Ein Mensch konnte nicht für einen anderen entscheiden, ob er zu leben hatte oder den Tod verdiente, hatte Nanny gesagt. Es war wider die Natur des Menschen, bei solchen Entscheidungen einen klaren Verstand zu haben und sich nicht emotional beeinflussen zu lassen. So hatte sie mir eingeprägt, dass ich niemals jemanden aus Wut umbringen sollte oder demjenigen nur Schaden zufügen sollte. Wenn ich einen anderen Menschen verletzten wollte, dann nicht aus Wut oder Hass oder Trauer, sondern aus Lebensgefahr. Wenn ich mein Leben schützen musste, war dies der einzige Moment, in dem ich über das Schicksal eines anderen Menschen verfügen durfte.
Den Mord an einem Menschen für Recht zu erklären, das war etwas, das sie mit Verachtung bedacht hätte.
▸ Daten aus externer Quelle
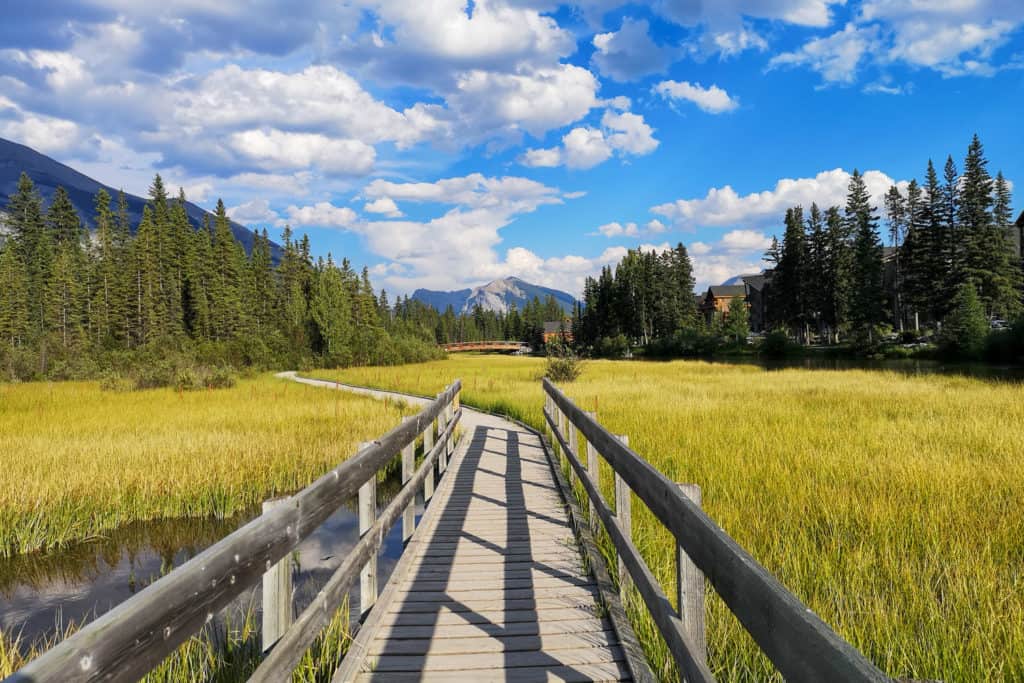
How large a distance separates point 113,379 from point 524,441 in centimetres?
2464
Meine Großmutter hatte mir von Kindsbeinen an eingeprägt, mein Leben immer über die von anderen zu stellen, doch niemals hätte sie dies für Rechtschaffenheit oder Gerechtigkeit erklärt; sie hatte nur entschieden, dass das eigene Leben wichtiger war als Ehrenhaftigkeit.
Doch Victor Benedict hatte genau dies getan; er hatte meinen Mord an Bohrak für berechtigt erklärt. Hatte ihn mir verziehen. Die Behörden erschossen Menschen, die andere bedrohten. Wenn Bohrak das Interesse an mir verloren hätte, wäre er vielleicht zu anderen Opfern übergegangen. Damit wäre nicht nur ein Leben gegen ein anderes getauscht worden, nämlich meines gegen seines, sondern seines für viele.
Ich leckte mir das Blut von den Lippen, die ich mir während meines Zeichnentripps aufgebissen hatte, weil ich mich konzentriert hatte. Mein Gegenüber sah nicht aus, als ob er auf eine Erwiderung meinerseits wartete, sein Blick hatte sich wieder auf die Zeichnungen gerichtet. Nachdem er seinen Standpunkt zum Ausdruck gebracht hatte, studierte er die Bilder noch einmal, nun mit der Proffessionalität eines Agents, nicht mehr als indirekter Beteiligter.
Solange ich nichts dazu sagte, solange ich meine Zeichnungen unkommentiert ließ, waren sie vielleicht noch ungefährlich. Man sah meine Familie, aber diese konnte er nicht erkennen, ich sah keinem von ihnen besonders ähnlich, erst recht nicht nach dem Gefängnisaufenthalt und den Strapazen auf der Straße. Nannys letzte Träne auf ihrem Totenbett konnte man vielleicht erkennen, eine sterbende alte Frau, die zu meiner Trauergeschichte gehörte, war vermutlich leicht als meine Großmutter zu identifizieren. Die Explosion, die Gina mit sich riss, hätte alles mögliche sein können, ihre Gliedmaßen waren nicht mehr erkennbar, nicht mehr zuordnungsfähig. Ein Mädchen, das in einem bodenlangen Hochzeitskleid von einem grobgezeichneten Mann in hellem Anzug weggezogen wurde war noch nichts Besonderes. Ein kleines, halb zerfallenes Haus, das von der Nacht verschluckt wurde, könnte aus jedem Jugendroman stammen - jedenfalls nach dem zu vermuten, was ich über die Jahre an Wissen über Jugendromane angesammelt hatte. Schließende Türen könnten auf gesellschaftliche Ausgeschlossenheit tippen lassen, nicht aber auf die verzweifelte Lage, in der ich mich damals befunden hatte, ohne Heimat, Geld und Essen, von allen Freunden und Bekannten verlassen.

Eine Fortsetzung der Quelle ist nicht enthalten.